When does the left-side-digit tactic work best?
We all know the practice of pricing products just below round amounts. It has been around for almost a century. Retailers set prices at, for instance, $2.99 instead of $3.00, expecting to benefit from consumers’ tendency to focus on prices’ left-most digits. But in what circumstances does this practice work best? Tatiana Sokolova and her colleagues Satheesh Seenivasan and Manoj Thomas searched for answers.
(Edited by Odette Bruls)
Small changes, large effects
One cent off might seem a minor price change, however the total financial consequences for companies can be huge. For example, if a multibillion-dollar FMCG company with a 9% net margin changes its product prices from $2.00 to $1.99, its margins decrease by 6%. Unless this drop in margins is offset by a sizeable increase in demand, just-below pricing can backfire and reduce company’s profits by millions of dollars.
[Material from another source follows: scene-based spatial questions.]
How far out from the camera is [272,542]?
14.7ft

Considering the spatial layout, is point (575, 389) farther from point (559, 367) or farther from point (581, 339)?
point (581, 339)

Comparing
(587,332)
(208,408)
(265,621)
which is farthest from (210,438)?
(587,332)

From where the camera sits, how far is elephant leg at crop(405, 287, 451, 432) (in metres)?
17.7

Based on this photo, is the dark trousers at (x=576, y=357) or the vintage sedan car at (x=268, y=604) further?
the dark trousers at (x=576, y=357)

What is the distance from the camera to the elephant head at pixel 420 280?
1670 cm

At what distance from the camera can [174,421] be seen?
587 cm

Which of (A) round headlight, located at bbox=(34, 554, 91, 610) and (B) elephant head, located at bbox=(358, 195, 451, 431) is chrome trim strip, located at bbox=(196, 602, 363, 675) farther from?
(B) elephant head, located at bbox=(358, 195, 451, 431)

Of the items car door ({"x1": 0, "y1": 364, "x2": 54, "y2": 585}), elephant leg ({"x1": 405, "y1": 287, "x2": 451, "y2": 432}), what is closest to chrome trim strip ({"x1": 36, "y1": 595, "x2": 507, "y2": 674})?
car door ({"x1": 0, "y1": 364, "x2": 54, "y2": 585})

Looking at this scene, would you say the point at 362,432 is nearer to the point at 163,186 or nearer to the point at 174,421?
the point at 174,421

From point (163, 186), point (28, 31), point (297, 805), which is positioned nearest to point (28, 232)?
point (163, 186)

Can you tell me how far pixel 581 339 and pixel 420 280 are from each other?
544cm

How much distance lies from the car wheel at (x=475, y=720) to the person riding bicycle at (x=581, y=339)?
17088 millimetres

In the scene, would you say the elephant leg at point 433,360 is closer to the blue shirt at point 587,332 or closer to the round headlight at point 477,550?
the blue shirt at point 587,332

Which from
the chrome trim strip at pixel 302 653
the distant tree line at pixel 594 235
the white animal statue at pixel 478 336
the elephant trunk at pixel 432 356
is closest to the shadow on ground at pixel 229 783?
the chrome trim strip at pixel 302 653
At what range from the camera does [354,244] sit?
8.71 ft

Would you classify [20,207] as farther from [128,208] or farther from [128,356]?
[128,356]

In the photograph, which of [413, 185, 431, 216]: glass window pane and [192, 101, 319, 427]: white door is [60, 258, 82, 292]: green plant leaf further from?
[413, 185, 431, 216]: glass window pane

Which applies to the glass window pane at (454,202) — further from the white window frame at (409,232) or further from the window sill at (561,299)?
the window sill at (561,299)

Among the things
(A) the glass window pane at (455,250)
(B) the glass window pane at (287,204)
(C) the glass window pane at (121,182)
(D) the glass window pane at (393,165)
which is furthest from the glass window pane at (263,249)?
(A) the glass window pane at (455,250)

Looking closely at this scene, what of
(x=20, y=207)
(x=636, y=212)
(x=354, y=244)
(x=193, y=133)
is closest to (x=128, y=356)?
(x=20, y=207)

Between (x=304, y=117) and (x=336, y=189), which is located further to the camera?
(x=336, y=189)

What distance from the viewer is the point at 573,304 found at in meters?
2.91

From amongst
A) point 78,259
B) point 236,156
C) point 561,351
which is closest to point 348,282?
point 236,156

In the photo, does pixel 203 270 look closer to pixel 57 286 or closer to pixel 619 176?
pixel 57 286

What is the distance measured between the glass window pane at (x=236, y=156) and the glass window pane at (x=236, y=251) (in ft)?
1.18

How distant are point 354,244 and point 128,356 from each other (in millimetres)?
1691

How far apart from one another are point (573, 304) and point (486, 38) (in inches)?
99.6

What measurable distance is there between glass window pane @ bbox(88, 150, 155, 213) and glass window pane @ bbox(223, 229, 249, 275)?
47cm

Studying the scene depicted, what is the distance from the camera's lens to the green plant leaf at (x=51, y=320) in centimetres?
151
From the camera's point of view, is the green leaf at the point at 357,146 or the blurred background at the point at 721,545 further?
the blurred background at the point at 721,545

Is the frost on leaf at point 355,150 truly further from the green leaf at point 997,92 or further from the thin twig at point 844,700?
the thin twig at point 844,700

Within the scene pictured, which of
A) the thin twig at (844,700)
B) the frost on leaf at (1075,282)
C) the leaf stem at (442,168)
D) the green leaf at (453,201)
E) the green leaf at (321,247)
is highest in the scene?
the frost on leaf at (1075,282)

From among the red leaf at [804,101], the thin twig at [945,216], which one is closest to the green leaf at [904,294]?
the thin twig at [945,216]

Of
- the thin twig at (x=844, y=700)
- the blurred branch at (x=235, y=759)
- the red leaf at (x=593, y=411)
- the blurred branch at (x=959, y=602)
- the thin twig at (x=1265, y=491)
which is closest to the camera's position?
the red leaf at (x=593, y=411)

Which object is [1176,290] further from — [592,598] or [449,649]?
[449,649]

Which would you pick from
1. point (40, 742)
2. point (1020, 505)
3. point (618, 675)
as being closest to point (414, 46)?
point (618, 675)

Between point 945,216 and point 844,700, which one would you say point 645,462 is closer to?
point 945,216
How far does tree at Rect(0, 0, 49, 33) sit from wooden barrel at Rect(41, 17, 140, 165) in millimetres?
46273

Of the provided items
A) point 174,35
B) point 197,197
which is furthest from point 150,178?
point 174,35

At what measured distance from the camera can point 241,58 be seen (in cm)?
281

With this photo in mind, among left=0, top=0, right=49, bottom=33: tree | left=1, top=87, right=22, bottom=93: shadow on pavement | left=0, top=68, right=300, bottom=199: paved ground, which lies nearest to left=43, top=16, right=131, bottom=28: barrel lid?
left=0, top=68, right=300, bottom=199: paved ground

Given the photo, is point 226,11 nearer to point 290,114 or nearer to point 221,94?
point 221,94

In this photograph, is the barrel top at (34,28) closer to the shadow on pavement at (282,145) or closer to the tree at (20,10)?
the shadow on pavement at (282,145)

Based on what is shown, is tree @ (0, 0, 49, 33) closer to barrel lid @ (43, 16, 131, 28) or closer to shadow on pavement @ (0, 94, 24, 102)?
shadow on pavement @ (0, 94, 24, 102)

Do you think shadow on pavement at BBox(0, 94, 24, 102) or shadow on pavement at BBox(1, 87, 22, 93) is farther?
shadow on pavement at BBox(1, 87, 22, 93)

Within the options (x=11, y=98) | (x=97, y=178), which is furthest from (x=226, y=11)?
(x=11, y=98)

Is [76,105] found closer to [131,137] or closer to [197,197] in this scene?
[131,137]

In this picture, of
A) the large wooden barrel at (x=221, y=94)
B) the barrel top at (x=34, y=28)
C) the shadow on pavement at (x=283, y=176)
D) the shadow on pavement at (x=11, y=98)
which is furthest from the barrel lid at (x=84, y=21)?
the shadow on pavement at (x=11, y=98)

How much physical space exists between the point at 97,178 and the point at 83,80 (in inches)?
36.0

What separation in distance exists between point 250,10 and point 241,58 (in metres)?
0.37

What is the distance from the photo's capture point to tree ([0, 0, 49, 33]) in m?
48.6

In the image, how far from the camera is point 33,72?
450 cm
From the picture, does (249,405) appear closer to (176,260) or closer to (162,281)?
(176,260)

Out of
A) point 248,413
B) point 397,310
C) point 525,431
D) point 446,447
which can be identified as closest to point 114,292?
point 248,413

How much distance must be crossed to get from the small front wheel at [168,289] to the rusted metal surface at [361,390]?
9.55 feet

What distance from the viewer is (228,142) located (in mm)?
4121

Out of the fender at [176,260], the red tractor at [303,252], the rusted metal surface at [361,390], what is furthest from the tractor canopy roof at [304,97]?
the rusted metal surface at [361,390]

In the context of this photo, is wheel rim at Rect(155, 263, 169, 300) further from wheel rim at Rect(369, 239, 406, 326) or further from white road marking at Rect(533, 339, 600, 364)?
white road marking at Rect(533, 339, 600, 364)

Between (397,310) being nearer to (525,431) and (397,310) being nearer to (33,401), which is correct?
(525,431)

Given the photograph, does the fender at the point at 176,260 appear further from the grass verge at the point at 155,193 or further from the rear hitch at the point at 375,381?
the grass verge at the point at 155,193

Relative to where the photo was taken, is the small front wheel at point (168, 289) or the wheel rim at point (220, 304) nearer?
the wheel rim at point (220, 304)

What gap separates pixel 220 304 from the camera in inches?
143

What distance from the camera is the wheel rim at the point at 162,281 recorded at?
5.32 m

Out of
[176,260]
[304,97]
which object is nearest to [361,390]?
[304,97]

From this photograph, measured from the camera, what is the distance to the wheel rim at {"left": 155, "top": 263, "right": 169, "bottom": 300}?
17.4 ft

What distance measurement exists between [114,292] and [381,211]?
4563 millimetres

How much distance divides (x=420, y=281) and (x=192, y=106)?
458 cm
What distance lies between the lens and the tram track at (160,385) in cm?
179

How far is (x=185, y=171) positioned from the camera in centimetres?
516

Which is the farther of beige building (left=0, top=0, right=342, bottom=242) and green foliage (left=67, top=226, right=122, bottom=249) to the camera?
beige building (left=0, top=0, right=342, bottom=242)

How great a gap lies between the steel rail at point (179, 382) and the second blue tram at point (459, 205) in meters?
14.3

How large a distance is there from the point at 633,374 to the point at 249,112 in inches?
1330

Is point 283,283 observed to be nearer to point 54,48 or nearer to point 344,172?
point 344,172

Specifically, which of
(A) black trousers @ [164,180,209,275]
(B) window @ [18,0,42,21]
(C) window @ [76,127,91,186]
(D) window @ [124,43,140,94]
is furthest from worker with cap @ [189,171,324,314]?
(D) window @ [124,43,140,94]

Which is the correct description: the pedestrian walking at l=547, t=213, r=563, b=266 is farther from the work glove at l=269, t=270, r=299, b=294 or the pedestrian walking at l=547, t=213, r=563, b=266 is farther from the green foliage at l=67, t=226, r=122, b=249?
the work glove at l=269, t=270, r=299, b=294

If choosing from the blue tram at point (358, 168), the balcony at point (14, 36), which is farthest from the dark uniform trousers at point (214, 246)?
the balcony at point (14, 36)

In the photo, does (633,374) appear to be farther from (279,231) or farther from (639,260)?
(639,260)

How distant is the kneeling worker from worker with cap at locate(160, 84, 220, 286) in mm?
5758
So understanding in what circumstances just-below pricing will affect consumer choice is of major importance for consumer packaged goods companies.
We used data from 11 stores of a major Northeastern U.S. supermarket chain covering transactions by 2,000 households in three categories—peanut butter, ketchup, and liquid dish detergent—in 2007. In total, we analyzed 15,236 choices made by consumers in the three categories. Additionally we executed a number of experiments to study how price evaluation works in the mind of the consumer.
Side by side evaluation seems to work best
Our results suggest that just-below pricing is more likely to work when consumers evaluate multiple prices side by side, instead of comparing a given price to a price retrieved from memory. This means, for example, that left-digit pricing will be more effective during promotions wherein people see the compared prices on the same tag and become more likely to make side-by-size price comparisons.
In one of our experiments we asked consumers to evaluate the price of Smucker’s jam. The product was priced at $2.99 for half of the participants and at $3.00 for the other half of the participants. In addition, for half the participants, we provided the regular price of $4.00 next to the offer price as a reference point. The other half did not see the regular price.
Memory versus stimulus based price evaluation
Participants perceived $2.99 price to be 15% lower than the $3.00 price. However, this was only the case when participants were evaluating the offer prices alongside regular prices of Smucker’s ($4.00). We call this stimulus based evaluation. When the $2.99 price was evaluated alone, without the $4.00 reference, it was rated the same as the $3.00 price. In this case, the price evaluation was memoy based.
These results highlight a fundamental insight about when the human mind spontaneously rounds up numbers and when it does not. When a person evaluates $2.99 by itself, her mind spontaneously rounds it up to $3.00. But when she evaluates the difference between $4.00 and $2.99, her mind starts comparing the left-most digits even before it can round up the latter number.
Attracting light consumers
We also find that just-below pricing is more likely to boost sales among light users of a category. Those consumers have less-developed price knowledge and are, thus, prone to compare the prices of products on the shelf. So they rely more on stimulus based price evaluation. Whereas heavy users have more knowledge about the product category and rather rely on their own memory.
Going back to the important question: does the just-below pricing work? The answer is: that depends. It depends on the way consumers compare the prices and on the type of consumers and products the company is working with. Companies are most likely to benefit from just-below pricing when the core of their audience are light users and/or when their products are low-purchase-frequency items. So before deciding whether or not to use just-below pricing, the company must know its consumers and products well. Moreover, the company should always show the original price next to the price-off.
Sokolova, T., Seenivasan, S., & Thomas, M. (2020). The left-digit bias: When and why are consumers penny wise and pound foolish? Journal of Marketing Research.